Wallace said:
I've followed this up, it looks like this was a unfortunately timed paper, coming out just a month or two before the HST key project to measure H0. This paper uses a best guess for H0 of just over 50 km s^{-1} Mpc^{-1} substantially lower than the 72 km s^{-1} Mpc^{-1} found from the Hubble key project. This significantly changes the articles conclusions since it really shows that the local group Hubble diagram will not match the slope of the global expansion rate very well at all. I think this is closer to what I would have expected.

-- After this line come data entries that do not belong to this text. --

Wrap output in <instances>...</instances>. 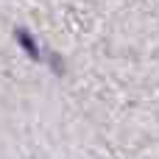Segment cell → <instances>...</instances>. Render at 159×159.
<instances>
[{
    "label": "cell",
    "instance_id": "1",
    "mask_svg": "<svg viewBox=\"0 0 159 159\" xmlns=\"http://www.w3.org/2000/svg\"><path fill=\"white\" fill-rule=\"evenodd\" d=\"M14 39L20 42V48H22L34 61H39V59H42V50H39V45H36V39H34L25 28H17V31H14Z\"/></svg>",
    "mask_w": 159,
    "mask_h": 159
}]
</instances>
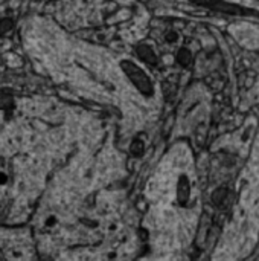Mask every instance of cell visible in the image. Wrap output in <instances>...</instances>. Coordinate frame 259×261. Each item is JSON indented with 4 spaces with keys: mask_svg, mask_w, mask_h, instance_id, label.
I'll use <instances>...</instances> for the list:
<instances>
[{
    "mask_svg": "<svg viewBox=\"0 0 259 261\" xmlns=\"http://www.w3.org/2000/svg\"><path fill=\"white\" fill-rule=\"evenodd\" d=\"M245 179L248 182V188L245 192V197H259V133L253 142V150H251V158L248 162V168L245 173Z\"/></svg>",
    "mask_w": 259,
    "mask_h": 261,
    "instance_id": "6da1fadb",
    "label": "cell"
},
{
    "mask_svg": "<svg viewBox=\"0 0 259 261\" xmlns=\"http://www.w3.org/2000/svg\"><path fill=\"white\" fill-rule=\"evenodd\" d=\"M122 66H124V71L127 72V75L131 78V81L136 84V87H137L142 93H145V95H152V86H151L149 80L146 78V75H145L142 71H139L133 63H128V61L122 63Z\"/></svg>",
    "mask_w": 259,
    "mask_h": 261,
    "instance_id": "7a4b0ae2",
    "label": "cell"
}]
</instances>
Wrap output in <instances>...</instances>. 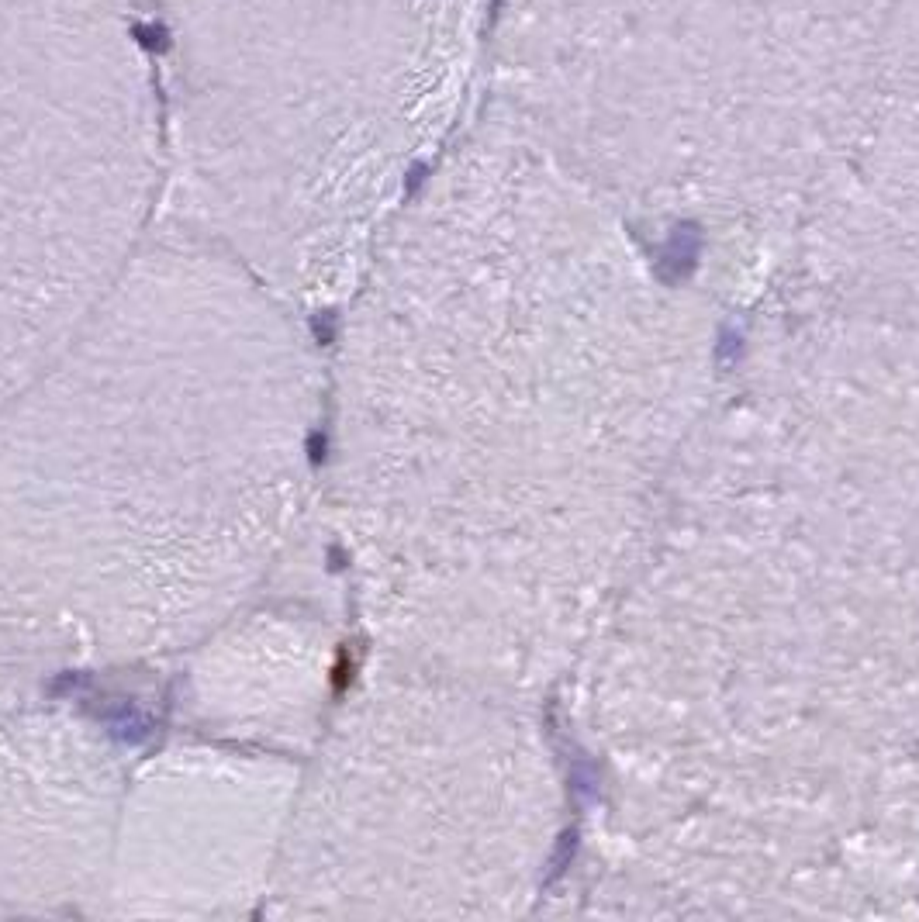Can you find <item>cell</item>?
<instances>
[{
    "label": "cell",
    "mask_w": 919,
    "mask_h": 922,
    "mask_svg": "<svg viewBox=\"0 0 919 922\" xmlns=\"http://www.w3.org/2000/svg\"><path fill=\"white\" fill-rule=\"evenodd\" d=\"M384 0H159L187 146L273 228L339 208V149L374 83Z\"/></svg>",
    "instance_id": "obj_1"
},
{
    "label": "cell",
    "mask_w": 919,
    "mask_h": 922,
    "mask_svg": "<svg viewBox=\"0 0 919 922\" xmlns=\"http://www.w3.org/2000/svg\"><path fill=\"white\" fill-rule=\"evenodd\" d=\"M149 146L132 0H0V259L111 249L139 211Z\"/></svg>",
    "instance_id": "obj_2"
}]
</instances>
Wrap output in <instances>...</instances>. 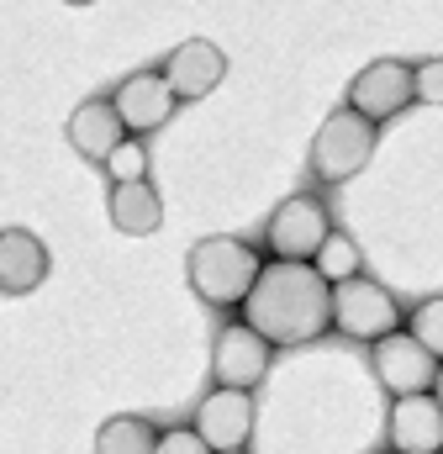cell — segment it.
<instances>
[{
    "label": "cell",
    "mask_w": 443,
    "mask_h": 454,
    "mask_svg": "<svg viewBox=\"0 0 443 454\" xmlns=\"http://www.w3.org/2000/svg\"><path fill=\"white\" fill-rule=\"evenodd\" d=\"M433 402L443 407V364H439V380H433Z\"/></svg>",
    "instance_id": "cell-22"
},
{
    "label": "cell",
    "mask_w": 443,
    "mask_h": 454,
    "mask_svg": "<svg viewBox=\"0 0 443 454\" xmlns=\"http://www.w3.org/2000/svg\"><path fill=\"white\" fill-rule=\"evenodd\" d=\"M164 80H169V90L180 101H201V96H212L227 80V53L217 43H206V37H190V43H180L164 59Z\"/></svg>",
    "instance_id": "cell-11"
},
{
    "label": "cell",
    "mask_w": 443,
    "mask_h": 454,
    "mask_svg": "<svg viewBox=\"0 0 443 454\" xmlns=\"http://www.w3.org/2000/svg\"><path fill=\"white\" fill-rule=\"evenodd\" d=\"M359 264H364V248H359L348 232H328V243H323V248H317V259H312V270H317L328 286L354 280V275H359Z\"/></svg>",
    "instance_id": "cell-17"
},
{
    "label": "cell",
    "mask_w": 443,
    "mask_h": 454,
    "mask_svg": "<svg viewBox=\"0 0 443 454\" xmlns=\"http://www.w3.org/2000/svg\"><path fill=\"white\" fill-rule=\"evenodd\" d=\"M396 323H401V307L391 301V291L380 280L354 275V280L332 286V328L343 339L375 343V339H385V333H396Z\"/></svg>",
    "instance_id": "cell-4"
},
{
    "label": "cell",
    "mask_w": 443,
    "mask_h": 454,
    "mask_svg": "<svg viewBox=\"0 0 443 454\" xmlns=\"http://www.w3.org/2000/svg\"><path fill=\"white\" fill-rule=\"evenodd\" d=\"M106 175H111V185H127V180H143L148 175V148L137 143V137H127L116 153L106 159Z\"/></svg>",
    "instance_id": "cell-19"
},
{
    "label": "cell",
    "mask_w": 443,
    "mask_h": 454,
    "mask_svg": "<svg viewBox=\"0 0 443 454\" xmlns=\"http://www.w3.org/2000/svg\"><path fill=\"white\" fill-rule=\"evenodd\" d=\"M201 444L212 454H243V444L253 439V391H227L217 386L201 407H196V423Z\"/></svg>",
    "instance_id": "cell-9"
},
{
    "label": "cell",
    "mask_w": 443,
    "mask_h": 454,
    "mask_svg": "<svg viewBox=\"0 0 443 454\" xmlns=\"http://www.w3.org/2000/svg\"><path fill=\"white\" fill-rule=\"evenodd\" d=\"M412 90H417V101L443 106V59H428V64L412 69Z\"/></svg>",
    "instance_id": "cell-20"
},
{
    "label": "cell",
    "mask_w": 443,
    "mask_h": 454,
    "mask_svg": "<svg viewBox=\"0 0 443 454\" xmlns=\"http://www.w3.org/2000/svg\"><path fill=\"white\" fill-rule=\"evenodd\" d=\"M385 434H391V454H439L443 450V407L433 402V391L396 396Z\"/></svg>",
    "instance_id": "cell-12"
},
{
    "label": "cell",
    "mask_w": 443,
    "mask_h": 454,
    "mask_svg": "<svg viewBox=\"0 0 443 454\" xmlns=\"http://www.w3.org/2000/svg\"><path fill=\"white\" fill-rule=\"evenodd\" d=\"M153 450H159V428L148 418H132V412L106 418L101 434H96V454H153Z\"/></svg>",
    "instance_id": "cell-16"
},
{
    "label": "cell",
    "mask_w": 443,
    "mask_h": 454,
    "mask_svg": "<svg viewBox=\"0 0 443 454\" xmlns=\"http://www.w3.org/2000/svg\"><path fill=\"white\" fill-rule=\"evenodd\" d=\"M417 101V90H412V64H401V59H375V64H364L359 74H354V85H348V112H359L364 121H391V116H401L407 106Z\"/></svg>",
    "instance_id": "cell-6"
},
{
    "label": "cell",
    "mask_w": 443,
    "mask_h": 454,
    "mask_svg": "<svg viewBox=\"0 0 443 454\" xmlns=\"http://www.w3.org/2000/svg\"><path fill=\"white\" fill-rule=\"evenodd\" d=\"M243 323L264 343H312L332 328V286L312 264L275 259L259 270L243 301Z\"/></svg>",
    "instance_id": "cell-1"
},
{
    "label": "cell",
    "mask_w": 443,
    "mask_h": 454,
    "mask_svg": "<svg viewBox=\"0 0 443 454\" xmlns=\"http://www.w3.org/2000/svg\"><path fill=\"white\" fill-rule=\"evenodd\" d=\"M369 364H375V375H380V386L391 396H423L439 380V359L412 339V333H401V328L369 343Z\"/></svg>",
    "instance_id": "cell-7"
},
{
    "label": "cell",
    "mask_w": 443,
    "mask_h": 454,
    "mask_svg": "<svg viewBox=\"0 0 443 454\" xmlns=\"http://www.w3.org/2000/svg\"><path fill=\"white\" fill-rule=\"evenodd\" d=\"M106 207H111V223L121 227V232H132V238H148V232H159V223H164V201H159V191L148 180L111 185Z\"/></svg>",
    "instance_id": "cell-15"
},
{
    "label": "cell",
    "mask_w": 443,
    "mask_h": 454,
    "mask_svg": "<svg viewBox=\"0 0 443 454\" xmlns=\"http://www.w3.org/2000/svg\"><path fill=\"white\" fill-rule=\"evenodd\" d=\"M64 5H96V0H64Z\"/></svg>",
    "instance_id": "cell-23"
},
{
    "label": "cell",
    "mask_w": 443,
    "mask_h": 454,
    "mask_svg": "<svg viewBox=\"0 0 443 454\" xmlns=\"http://www.w3.org/2000/svg\"><path fill=\"white\" fill-rule=\"evenodd\" d=\"M412 339L423 343L433 359L443 364V296H433V301H423L417 312H412V328H407Z\"/></svg>",
    "instance_id": "cell-18"
},
{
    "label": "cell",
    "mask_w": 443,
    "mask_h": 454,
    "mask_svg": "<svg viewBox=\"0 0 443 454\" xmlns=\"http://www.w3.org/2000/svg\"><path fill=\"white\" fill-rule=\"evenodd\" d=\"M64 132H69V148L80 159H90V164H106L111 153L127 143V127H121V116H116L111 101H80Z\"/></svg>",
    "instance_id": "cell-14"
},
{
    "label": "cell",
    "mask_w": 443,
    "mask_h": 454,
    "mask_svg": "<svg viewBox=\"0 0 443 454\" xmlns=\"http://www.w3.org/2000/svg\"><path fill=\"white\" fill-rule=\"evenodd\" d=\"M48 280V248L27 227L0 232V296H32Z\"/></svg>",
    "instance_id": "cell-13"
},
{
    "label": "cell",
    "mask_w": 443,
    "mask_h": 454,
    "mask_svg": "<svg viewBox=\"0 0 443 454\" xmlns=\"http://www.w3.org/2000/svg\"><path fill=\"white\" fill-rule=\"evenodd\" d=\"M375 121H364L359 112H348V106H338V112L317 127V137H312V175L323 180V185H343V180H354L369 159H375Z\"/></svg>",
    "instance_id": "cell-3"
},
{
    "label": "cell",
    "mask_w": 443,
    "mask_h": 454,
    "mask_svg": "<svg viewBox=\"0 0 443 454\" xmlns=\"http://www.w3.org/2000/svg\"><path fill=\"white\" fill-rule=\"evenodd\" d=\"M269 359H275V343H264L248 323H227L217 333V343H212V375H217V386H227V391L264 386Z\"/></svg>",
    "instance_id": "cell-8"
},
{
    "label": "cell",
    "mask_w": 443,
    "mask_h": 454,
    "mask_svg": "<svg viewBox=\"0 0 443 454\" xmlns=\"http://www.w3.org/2000/svg\"><path fill=\"white\" fill-rule=\"evenodd\" d=\"M190 291L201 296V301H212V307H243L248 301V291H253V280H259V270H264V259L243 243V238H201L196 248H190Z\"/></svg>",
    "instance_id": "cell-2"
},
{
    "label": "cell",
    "mask_w": 443,
    "mask_h": 454,
    "mask_svg": "<svg viewBox=\"0 0 443 454\" xmlns=\"http://www.w3.org/2000/svg\"><path fill=\"white\" fill-rule=\"evenodd\" d=\"M111 106H116V116H121L127 132H153V127H164V121L175 116L180 96L169 90L164 69H137V74H127V80L116 85Z\"/></svg>",
    "instance_id": "cell-10"
},
{
    "label": "cell",
    "mask_w": 443,
    "mask_h": 454,
    "mask_svg": "<svg viewBox=\"0 0 443 454\" xmlns=\"http://www.w3.org/2000/svg\"><path fill=\"white\" fill-rule=\"evenodd\" d=\"M153 454H212V450L201 444L196 428H169V434H159V450Z\"/></svg>",
    "instance_id": "cell-21"
},
{
    "label": "cell",
    "mask_w": 443,
    "mask_h": 454,
    "mask_svg": "<svg viewBox=\"0 0 443 454\" xmlns=\"http://www.w3.org/2000/svg\"><path fill=\"white\" fill-rule=\"evenodd\" d=\"M328 232H332V217H328V207L317 201V196H285L275 212H269V254L275 259H291V264H312L317 259V248L328 243Z\"/></svg>",
    "instance_id": "cell-5"
}]
</instances>
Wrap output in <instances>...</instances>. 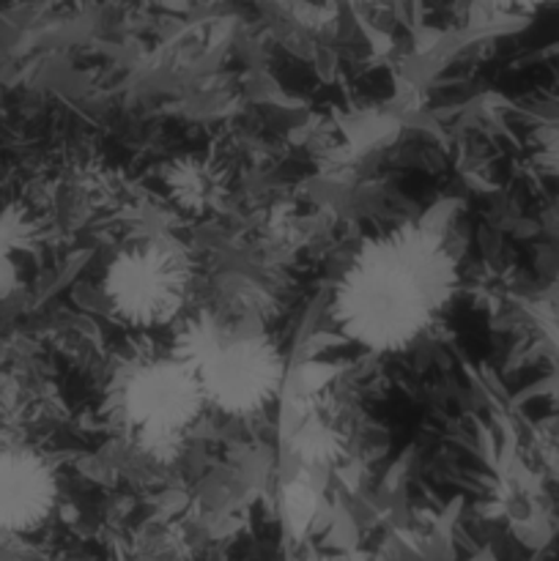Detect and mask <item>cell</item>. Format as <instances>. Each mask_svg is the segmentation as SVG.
<instances>
[{"label":"cell","mask_w":559,"mask_h":561,"mask_svg":"<svg viewBox=\"0 0 559 561\" xmlns=\"http://www.w3.org/2000/svg\"><path fill=\"white\" fill-rule=\"evenodd\" d=\"M458 283L447 236L431 222H403L349 257L332 290L334 327L367 354H398L442 321Z\"/></svg>","instance_id":"obj_1"},{"label":"cell","mask_w":559,"mask_h":561,"mask_svg":"<svg viewBox=\"0 0 559 561\" xmlns=\"http://www.w3.org/2000/svg\"><path fill=\"white\" fill-rule=\"evenodd\" d=\"M58 474L42 453L31 447L0 449V531L33 535L58 507Z\"/></svg>","instance_id":"obj_5"},{"label":"cell","mask_w":559,"mask_h":561,"mask_svg":"<svg viewBox=\"0 0 559 561\" xmlns=\"http://www.w3.org/2000/svg\"><path fill=\"white\" fill-rule=\"evenodd\" d=\"M113 416L140 453L175 458L208 409L190 367L175 354L135 359L113 381Z\"/></svg>","instance_id":"obj_3"},{"label":"cell","mask_w":559,"mask_h":561,"mask_svg":"<svg viewBox=\"0 0 559 561\" xmlns=\"http://www.w3.org/2000/svg\"><path fill=\"white\" fill-rule=\"evenodd\" d=\"M471 3L491 16H526L540 9L546 0H471Z\"/></svg>","instance_id":"obj_6"},{"label":"cell","mask_w":559,"mask_h":561,"mask_svg":"<svg viewBox=\"0 0 559 561\" xmlns=\"http://www.w3.org/2000/svg\"><path fill=\"white\" fill-rule=\"evenodd\" d=\"M102 290L113 316L126 327H168L181 318L190 301V255L168 239L135 241L110 257Z\"/></svg>","instance_id":"obj_4"},{"label":"cell","mask_w":559,"mask_h":561,"mask_svg":"<svg viewBox=\"0 0 559 561\" xmlns=\"http://www.w3.org/2000/svg\"><path fill=\"white\" fill-rule=\"evenodd\" d=\"M173 354L195 376L208 409L228 416H255L280 394L285 359L261 329L201 312L175 337Z\"/></svg>","instance_id":"obj_2"}]
</instances>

But they didn't measure the Hubble parameter; rather they took a value of 57 km/sMpc as
an input for their model. While it is reasonable to assume that the numbers would change
somewhat if a different input value were chosen, the main results should not be critically
dependent on this. That is, the linearity of the local Hubble law and the small local velocity
dispersion around it should still hold.
As Hellfire pointed out, the mystery of the quiet local Hubble flow could have an explanation in dark energy, suppressing the growth of velocity fluctuations. However, this explanation is not sufficient, since the parameter values necessary to achieve this would
be incompatible with other observational tests. For details, see
M. Axenides and L. Perivolaropoulos, Phys. Rev. D 65 127301 (2002) (astro-ph/0201524).
So what the observations of the velocity field of galaxies in the vicinity of the local group
is telling us, is that there is no obvious link between the expansion and the clumpiness of the Universe. Thus the fact that the Universe is even more inhomogenous on smaller
scales such as galaxies and planetary systems, is in itself not a sufficient argument
to conclude that the expansion cannot exist and be detectable on such scales.